## THE TASK
Print this span of the material below exactly: the line with "annotated boxes (frame 2", the line with "common name: mammal", and every line between them, but nothing else.

## MATERIAL PROVIDED
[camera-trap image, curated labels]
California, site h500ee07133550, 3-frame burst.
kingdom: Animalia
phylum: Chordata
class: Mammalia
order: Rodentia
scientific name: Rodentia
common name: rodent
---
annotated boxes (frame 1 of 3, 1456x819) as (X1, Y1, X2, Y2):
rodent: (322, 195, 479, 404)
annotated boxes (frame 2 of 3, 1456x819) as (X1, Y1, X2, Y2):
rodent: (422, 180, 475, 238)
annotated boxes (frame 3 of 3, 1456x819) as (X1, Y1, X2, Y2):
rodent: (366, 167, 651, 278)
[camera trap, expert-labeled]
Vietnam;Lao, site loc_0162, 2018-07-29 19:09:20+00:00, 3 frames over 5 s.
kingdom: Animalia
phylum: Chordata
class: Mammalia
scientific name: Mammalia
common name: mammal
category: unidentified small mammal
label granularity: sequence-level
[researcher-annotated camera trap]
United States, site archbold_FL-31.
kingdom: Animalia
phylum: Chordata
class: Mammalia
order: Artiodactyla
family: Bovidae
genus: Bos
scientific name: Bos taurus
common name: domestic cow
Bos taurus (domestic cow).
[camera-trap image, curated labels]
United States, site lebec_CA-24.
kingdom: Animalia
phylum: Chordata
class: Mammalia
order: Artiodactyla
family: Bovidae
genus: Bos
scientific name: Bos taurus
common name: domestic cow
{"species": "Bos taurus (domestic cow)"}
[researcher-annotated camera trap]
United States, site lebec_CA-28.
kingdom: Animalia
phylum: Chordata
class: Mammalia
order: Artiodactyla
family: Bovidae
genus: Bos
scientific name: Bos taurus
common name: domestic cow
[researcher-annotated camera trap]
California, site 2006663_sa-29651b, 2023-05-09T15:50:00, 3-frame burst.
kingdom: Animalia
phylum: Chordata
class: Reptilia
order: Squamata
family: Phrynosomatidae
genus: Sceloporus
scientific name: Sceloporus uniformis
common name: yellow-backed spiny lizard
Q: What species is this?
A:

## ANSWER AREA
annotated boxes (frame 2 of 3, 1456x819) as (X1, Y1, X2, Y2):
rodent: (422, 180, 475, 238)
annotated boxes (frame 3 of 3, 1456x819) as (X1, Y1, X2, Y2):
rodent: (366, 167, 651, 278)
[camera trap, expert-labeled]
Vietnam;Lao, site loc_0162, 2018-07-29 19:09:20+00:00, 3 frames over 5 s.
kingdom: Animalia
phylum: Chordata
class: Mammalia
scientific name: Mammalia
common name: mammal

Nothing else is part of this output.